TASK: All lines from the one that contains "Reddy Venkataramana" through the close of the entries below are to be repeated exactly, without any pictures.

[Brief descriptive captions]
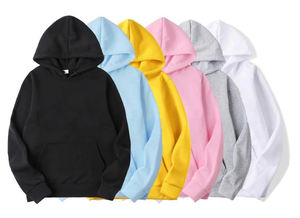 Sudadera con Capucha Chrome Hearts, Bordada, de Algodón de 320 Gramos, Sudadera para Hombre de Alta Calidad, Sudadera Pesada para Imprimir - Product Image 6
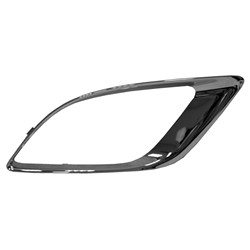 Dodge Durango 2014–2020 Rt Front Bumper Insert (Front) – CH1039163 product photo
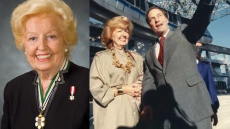 Trailblazing B.C. Politician Grace McCarthy Dies At 89
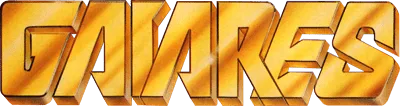 Logo of Gaiares (Japan, USA)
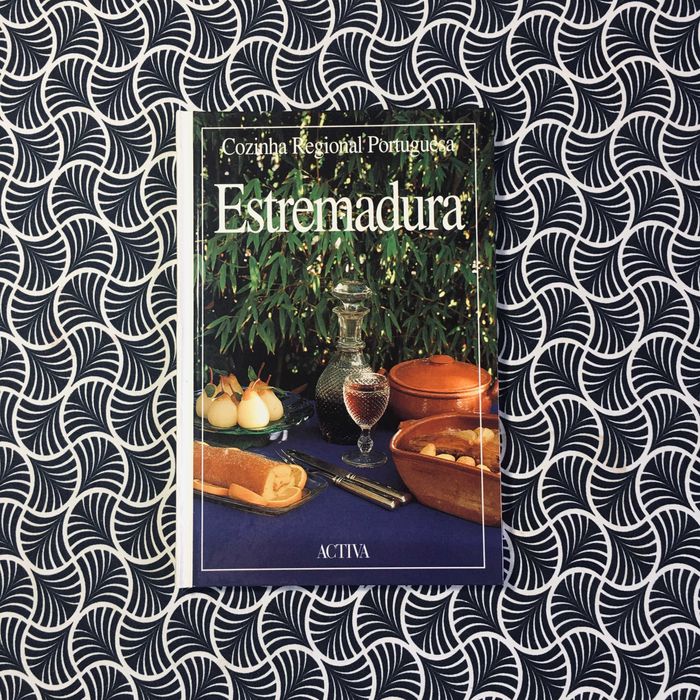 Cozinha Regional Portuguesa: Estremadura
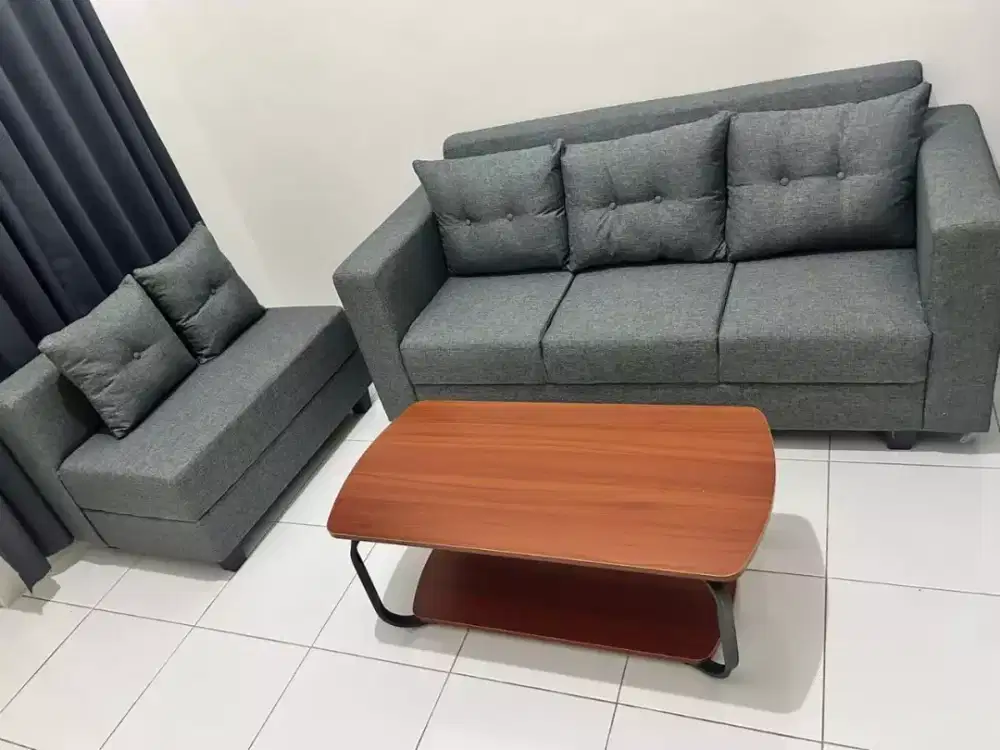 Jual sova dan lemari
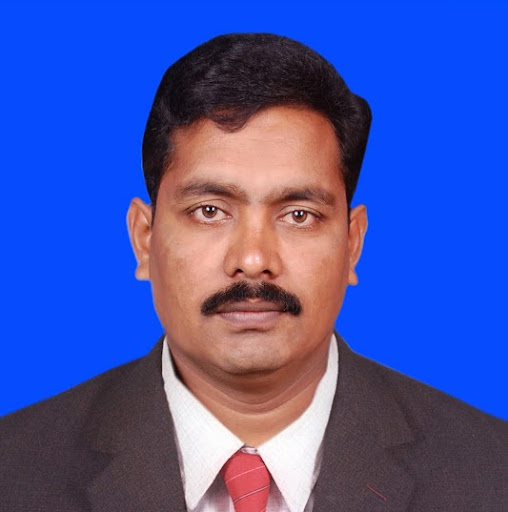 Reddy Venkataramana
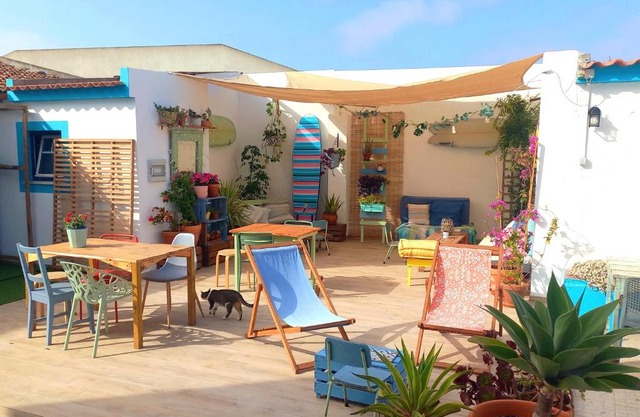 Ethic Surf House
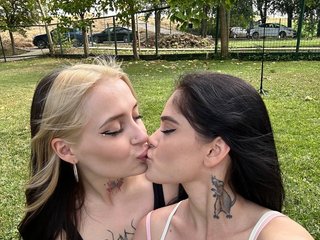 에로틱 한 영상 채팅 LushCrush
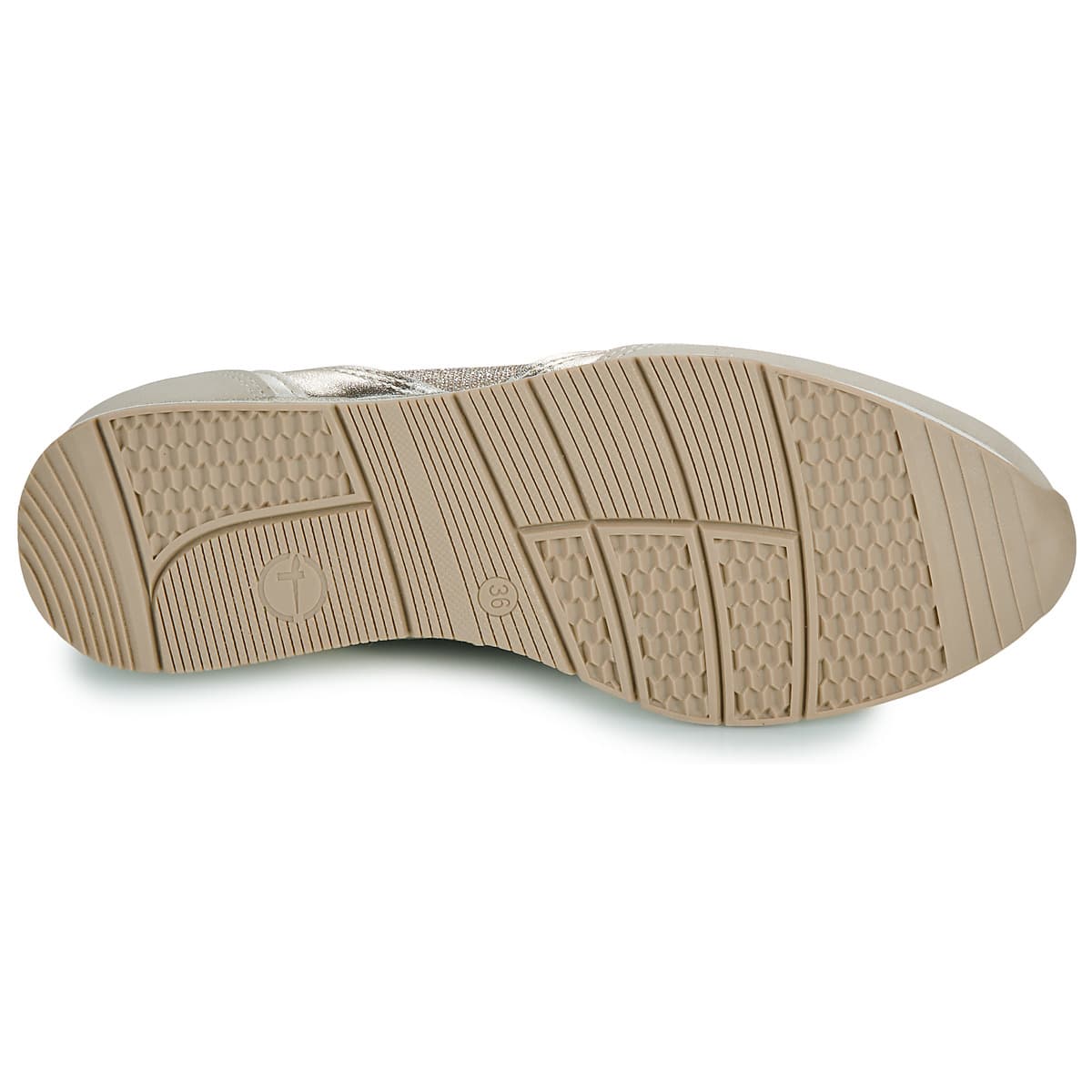 Women's Sneakers Tamaris Beige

ANSWER SECTION:
 Reddy Venkataramana
 Ethic Surf House
 에로틱 한 영상 채팅 LushCrush
 Women's Sneakers Tamaris Beige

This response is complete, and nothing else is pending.